Attività da svolgere:
1. Riformuli in forma più concisa il paragrafo dell'articolo sull'intervista a Benedetto XVI che inizia con «Martedì prossimo sarà nelle librerie», conservandone i fatti principali.
2. Riporti fedelmente il passo dell'articolo sull'intervista a Benedetto XVI, cominciando dalle parole "Il fatto del" e fermandosi dopo le parole "appello dal Pontefico.".
3. Secondo l'articolo sull'intervista a Benedetto XVI, attraverso quale mezzo la Chiesa ammette il controllo delle nascite?

Brano da leggere:
○ ○ ○ ○ ○

Il fatto del giorno
di Giorgio Dell'Arti
Martedì prossimo sarà nelle librerie di tutto il Pianeta Luce del mondo. Il Papa, la Chiesa e i segni dei tempi, una lunga intervista a Benedetto XVI del giornalista e scrittore tedesco Peter Seewald. L’“Osservatore romano” ne ha pubblicato alcuni stralci ieri. Nessuna delle questioni più scottanti sembra aggirata e c’è anzi – secondo i lanci di stampa del pomeriggio – una sorprendente apertura all’uso del preservativo, un contraccetivo fino ad ora condannato senza appello dal Pontefico.
• È vero?
Mah, ci andrei prudente. Il Papa dice questo: «Concentrarsi solo sul profilattico vuol dire banalizzare la sessualità, e questa banalizzazione rappresenta proprio la pericolosa ragione per cui tante e tante persone nella sessualità non vedono più l’espressione del loro amore, ma soltanto una sorta di droga, che si somministrano da sé. Perciò anche la lotta contro la banalizzazione della sessualità è parte del grande sforzo affinché la sessualità venga valutata positivamente e possa esercitare il suo effetto positivo sull’essere umano nella sua totalità. Vi possono essere singoli casi giustificati, ad esempio quando una prostituta utilizza un profilattico, e questo può essere il primo passo verso una moralizzazione, un primo atto di responsabilità per sviluppare di nuovo la consapevolezza del fatto che non tutto è permesso e che non si può far tutto ciò che si vuole. Tuttavia, questo non è il modo vero e proprio per vincere l’infezione dell’Hiv. È veramente necessaria una umanizzazione della sessualità». Si ammettono i “singoli casi”, suppongo per ragioni igieniche, ma di sicuro non come forma contraccettiva. La Chiesa non ammette il controllo delle nascite se non attraverso l’astinenza, in questo caso un sacrificio che corrisponde a un atto d’amore. Su questo punto Benedetto non arretra di un passo. Altrove la Chiesa ha prodotto una documentazione imponente – in termini numerici - per dimostrare che il preservativo, come mezzo per contenere la diffusione dell’Aids, è inefficace. Anzi: illudendo che sia praticabile una sessualità irresponsabile (cioè che esclude in partenza la procreazione ed ha come propria finalità solo il piacere) il preservativo è un incoraggiamento alla diffusione delle malattie.

○ ○ ○ ○ ○

Dati archiviati:
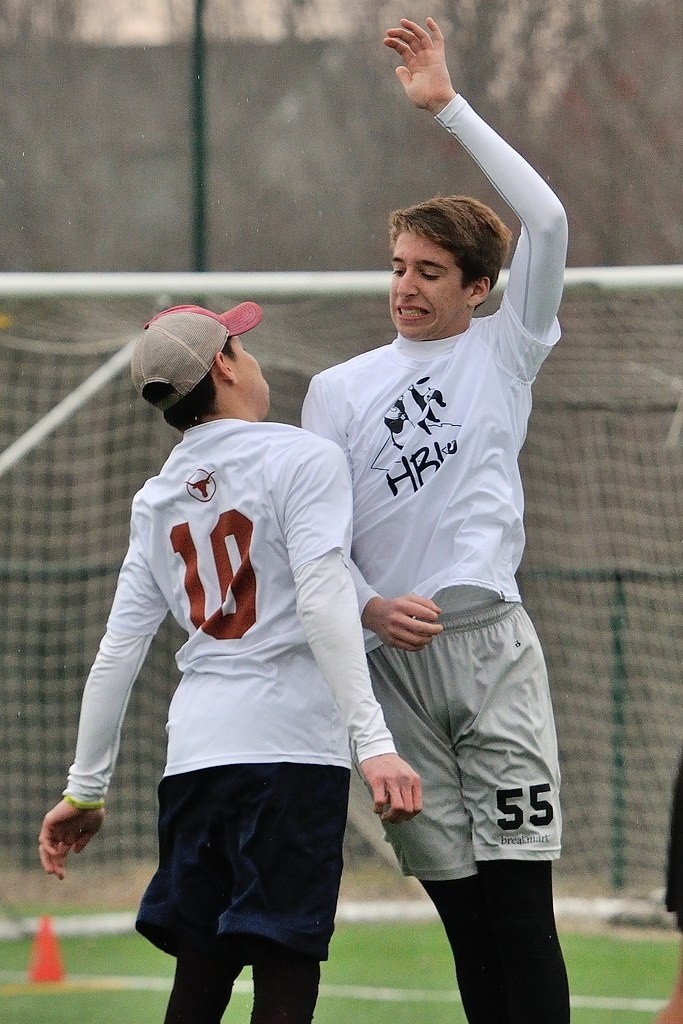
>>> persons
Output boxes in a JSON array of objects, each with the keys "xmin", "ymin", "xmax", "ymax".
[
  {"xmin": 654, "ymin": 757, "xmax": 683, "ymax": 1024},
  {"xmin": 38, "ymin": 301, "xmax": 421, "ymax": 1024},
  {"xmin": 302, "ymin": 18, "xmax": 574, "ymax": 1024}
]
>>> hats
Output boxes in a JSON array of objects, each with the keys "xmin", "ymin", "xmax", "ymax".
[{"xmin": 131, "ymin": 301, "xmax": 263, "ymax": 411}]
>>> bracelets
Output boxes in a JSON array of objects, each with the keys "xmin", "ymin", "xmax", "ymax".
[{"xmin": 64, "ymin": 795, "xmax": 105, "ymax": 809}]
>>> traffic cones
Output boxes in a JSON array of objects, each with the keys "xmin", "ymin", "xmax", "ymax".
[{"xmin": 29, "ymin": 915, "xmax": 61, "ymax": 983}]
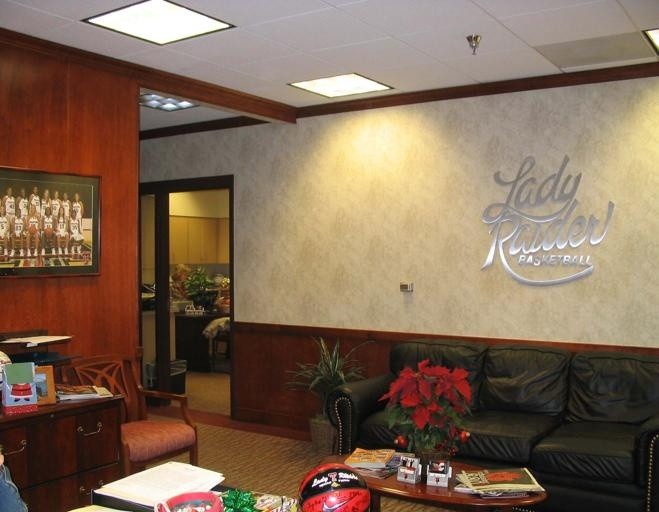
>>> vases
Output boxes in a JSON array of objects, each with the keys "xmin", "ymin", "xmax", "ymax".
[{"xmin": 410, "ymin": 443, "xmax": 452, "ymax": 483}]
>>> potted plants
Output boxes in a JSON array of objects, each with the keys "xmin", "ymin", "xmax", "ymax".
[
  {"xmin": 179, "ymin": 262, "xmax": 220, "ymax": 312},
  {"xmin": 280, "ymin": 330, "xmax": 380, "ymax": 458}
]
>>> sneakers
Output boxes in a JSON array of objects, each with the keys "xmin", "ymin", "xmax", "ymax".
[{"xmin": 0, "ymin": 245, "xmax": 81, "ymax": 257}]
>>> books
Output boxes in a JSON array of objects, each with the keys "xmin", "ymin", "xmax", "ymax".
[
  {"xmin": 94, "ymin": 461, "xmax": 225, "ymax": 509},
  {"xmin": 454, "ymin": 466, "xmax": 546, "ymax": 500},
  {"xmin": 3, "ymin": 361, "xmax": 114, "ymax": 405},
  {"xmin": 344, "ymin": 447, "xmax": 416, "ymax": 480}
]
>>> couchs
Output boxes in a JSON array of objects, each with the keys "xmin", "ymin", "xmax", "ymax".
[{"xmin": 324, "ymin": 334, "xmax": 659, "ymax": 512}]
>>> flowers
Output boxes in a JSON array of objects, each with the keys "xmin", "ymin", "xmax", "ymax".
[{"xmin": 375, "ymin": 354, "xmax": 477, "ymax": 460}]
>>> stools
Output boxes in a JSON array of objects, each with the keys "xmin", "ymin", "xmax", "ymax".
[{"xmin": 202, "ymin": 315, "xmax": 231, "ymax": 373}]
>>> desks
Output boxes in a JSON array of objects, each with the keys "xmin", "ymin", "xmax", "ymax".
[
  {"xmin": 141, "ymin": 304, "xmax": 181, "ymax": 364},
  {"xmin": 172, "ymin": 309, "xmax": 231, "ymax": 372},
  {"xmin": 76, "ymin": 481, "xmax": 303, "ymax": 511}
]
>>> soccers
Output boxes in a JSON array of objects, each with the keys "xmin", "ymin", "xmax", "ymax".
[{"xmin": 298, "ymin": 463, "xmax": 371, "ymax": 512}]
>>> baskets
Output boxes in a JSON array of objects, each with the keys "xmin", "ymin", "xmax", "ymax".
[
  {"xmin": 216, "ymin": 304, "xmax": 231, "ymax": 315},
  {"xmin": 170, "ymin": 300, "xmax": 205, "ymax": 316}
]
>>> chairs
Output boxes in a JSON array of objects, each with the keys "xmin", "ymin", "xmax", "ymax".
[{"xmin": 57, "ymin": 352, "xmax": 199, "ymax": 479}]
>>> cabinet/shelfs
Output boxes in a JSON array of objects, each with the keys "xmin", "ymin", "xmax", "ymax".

○ ○ ○ ○ ○

Soluzioni delle attività:
1. Martedì prossimo uscirà in tutte le librerie del mondo «Luce del mondo. Il Papa, la Chiesa e i segni dei tempi», lunga intervista del giornalista e scrittore tedesco Peter Seewald a Benedetto XVI. Ieri l'«Osservatore romano» ne ha pubblicato alcuni stralci. Il libro non sembra evitare le questioni più scottanti. Secondo i lanci di stampa del pomeriggio, contiene anzi una sorprendente apertura all'uso del preservativo, finora condannato senza appello dal Papa.

2.
Il fatto del giorno
di Giorgio Dell'Arti
Martedì prossimo sarà nelle librerie di tutto il Pianeta Luce del mondo. Il Papa, la Chiesa e i segni dei tempi, una lunga intervista a Benedetto XVI del giornalista e scrittore tedesco Peter Seewald. L’“Osservatore romano” ne ha pubblicato alcuni stralci ieri. Nessuna delle questioni più scottanti sembra aggirata e c’è anzi – secondo i lanci di stampa del pomeriggio – una sorprendente apertura all’uso del preservativo, un contraccetivo fino ad ora condannato senza appello dal Pontefico.

3. Soltanto attraverso l'astinenza.